Sous la main tremblante du peintre Nicolas Poussin naît un chef-d’oeuvre, resté longtemps inconnu : « Sainte Françoise chasse la peste de Rome » appelé encore : « La vision de sainte Françoise Romaine. »
Deux figures féminines se font face. Françoise, armée de flèches, est debout sur une nuée. A ses pieds, une femme allongée : une victime. En face d’elle, agenouillée, une dame de la noblesse représente la ville de Rome, suppliant la sainte. Sur la droite, une créature sordide emporte un enfant mort, tirant, par les pieds, un autre cadavre. Un ange le chasse de son épée. Cette personnification de la peste n’a rien de la froideur d’une allégorie.

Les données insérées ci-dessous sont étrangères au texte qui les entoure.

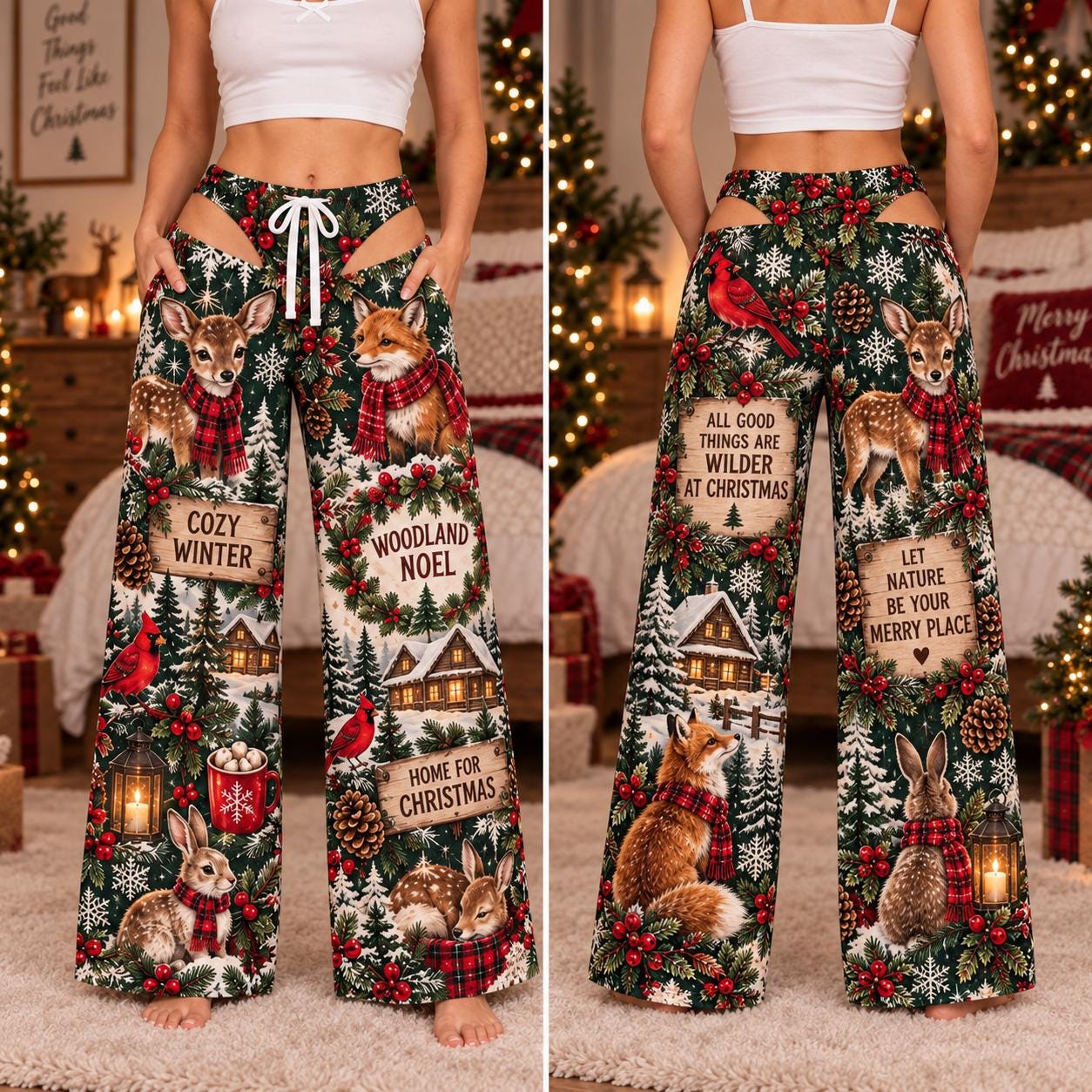 Funny Christmas Pajama Pants for Women – Cheeky Butt Cutout Holiday PJs with Gingerbread Nutcracker Christmas Pants for Funny Xmas Party Gift - photo 2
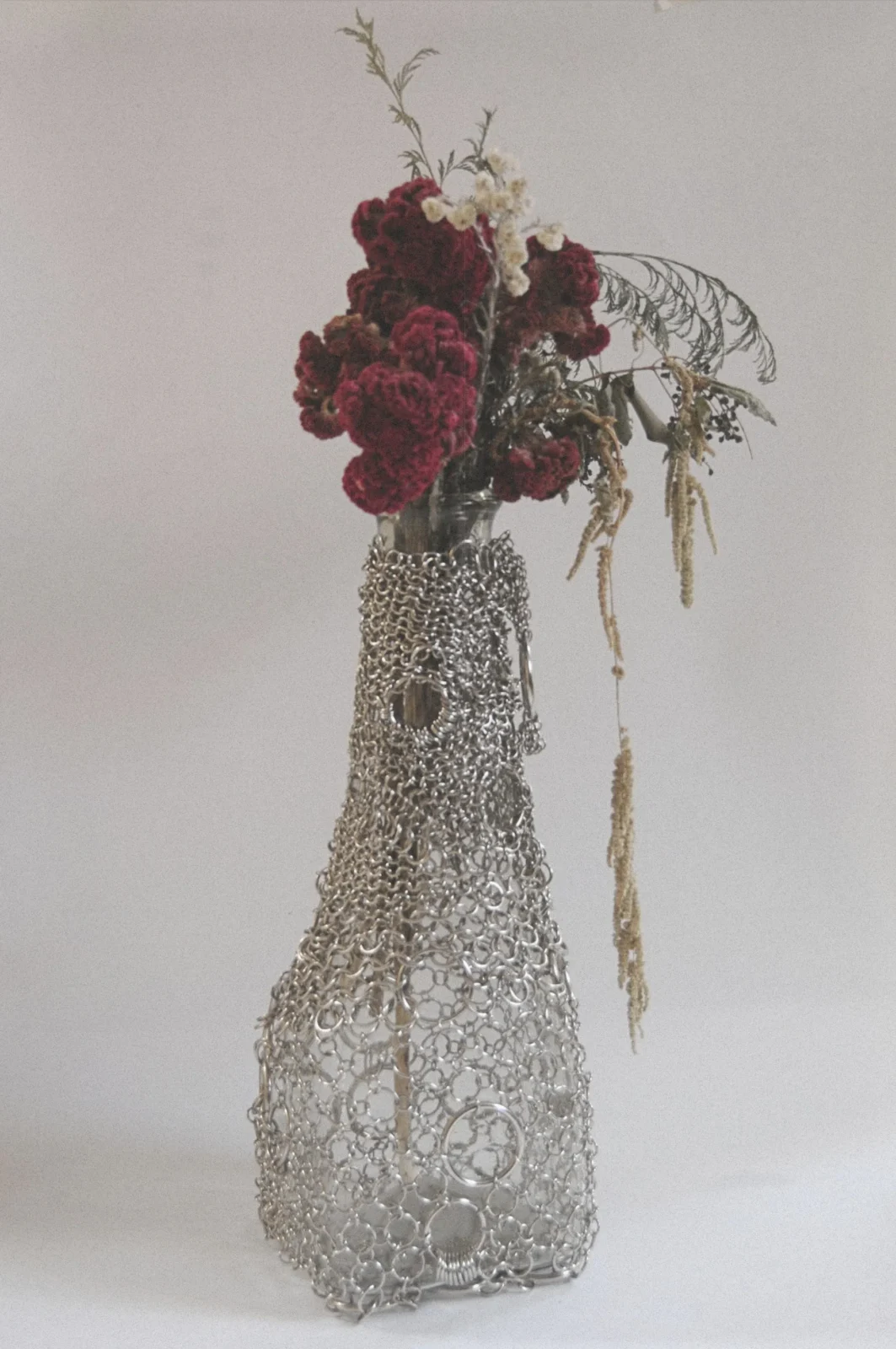 Floating Chainmail Vase, Hand-linked, Mexico — 2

La victoire de la sainte représente la victoire des forces spirituelles sur les forces du mal. La force de l’intercession. Fondatrice des Oblates de Marie, rattachée à saint Benoît, sainte Françoise Romaine est canonisée en 1608. Sa fête est le 9 mars. Ses attributs sont un petit âne et un panier de légumes. Elle est aussi la patronne des automobilistes : à cause de son ange gardien. Quant à Poussin, il aima passionnément Rome où il vécut une partie de sa vie dans une maison située sur le Pincio.